[Text section]:

Sole injection of steam or solvent into heterogeneous reservoirs usually yields an inefficient recovery performance. The SOS- FR (Steam-Over-Solvent Injection in Fractured Reservoirs) method was suggested as a solution to improve the efficiency of heavy-oil/bitumen recovery from fractured carbonates and oil sands reservoirs after cold production (Al-Bahlani and Babadagli 2008). The method consists of three phases: Phase (1): Steam is injected at low temperatures to heat the matrix and condition the oil for subsequent solvent injection; Phase (2): solvent injection to dilute matrix oil by diffusion and enhance gravity drainage recovery rate, and; Phase (3): low temperature (around the boiling point of solvent) steam injection to retrieve the solvent diffused into matrix.

Previously, we focused on the effectiveness of Phases (1) and (2) of the method (Al-Bahlani and Babadagli 2009a-b) and observed very positive responses at the field scale (Al-Bahlani and Babadagli 2010) with high ultimate recoveries. The efficiency of this process, however, is purely determined by the amount of solvent retrieved at the end of the process. This paper, therefore, focuses on Phase (3), which is done mainly for solvent retrieval.

[Input data]:
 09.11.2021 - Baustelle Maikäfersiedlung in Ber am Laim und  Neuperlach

--

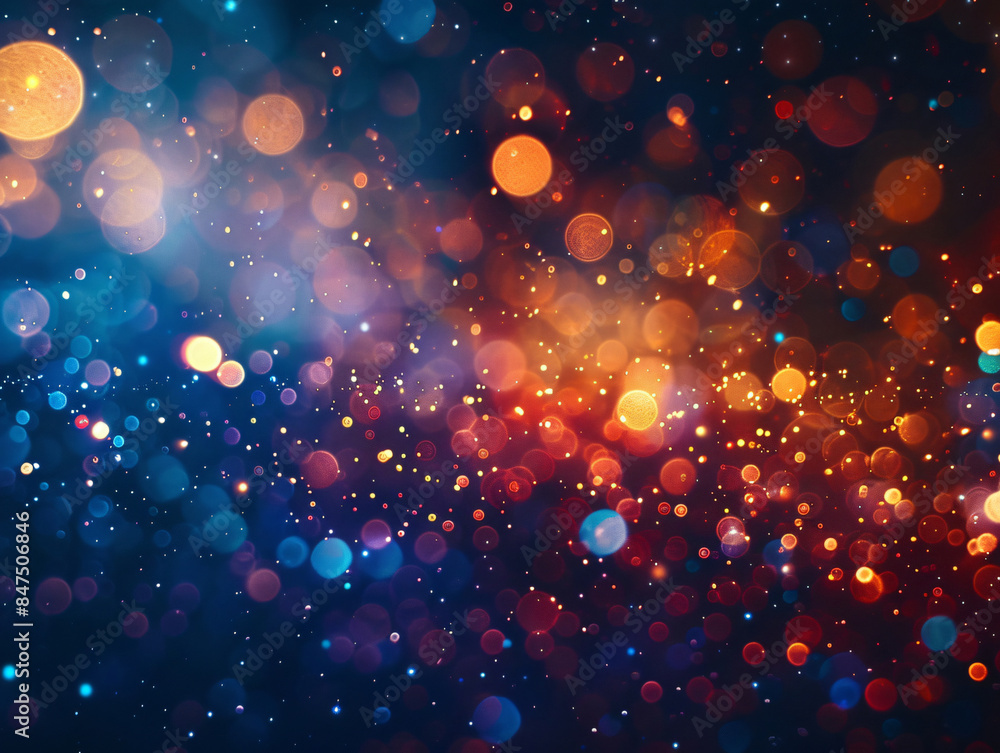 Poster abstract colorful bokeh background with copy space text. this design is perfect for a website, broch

* * *

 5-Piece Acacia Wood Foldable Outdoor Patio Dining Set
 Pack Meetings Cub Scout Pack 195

[Questions]:
1. Answer these questions using the passage on steam-over-solvent injection:
(a) What does the name SOS-FR stand for?
(b) At about what temperature is steam injected in Phase (3)?
(c) Which phase of the method does this paper focus on?
2. From the passage on steam-over-solvent injection, return the part that opens with the words containing "Previously, we focused" and closes with "for solvent retrieval.".

[Results]:
1.
(a) Steam-Over-Solvent Injection in Fractured Reservoirs
(b) Around the boiling point of the solvent
(c) Phase (3), which is done mainly for solvent retrieval

2.
Previously, we focused on the effectiveness of Phases (1) and (2) of the method (Al-Bahlani and Babadagli 2009a-b) and observed very positive responses at the field scale (Al-Bahlani and Babadagli 2010) with high ultimate recoveries. The efficiency of this process, however, is purely determined by the amount of solvent retrieved at the end of the process. This paper, therefore, focuses on Phase (3), which is done mainly for solvent retrieval.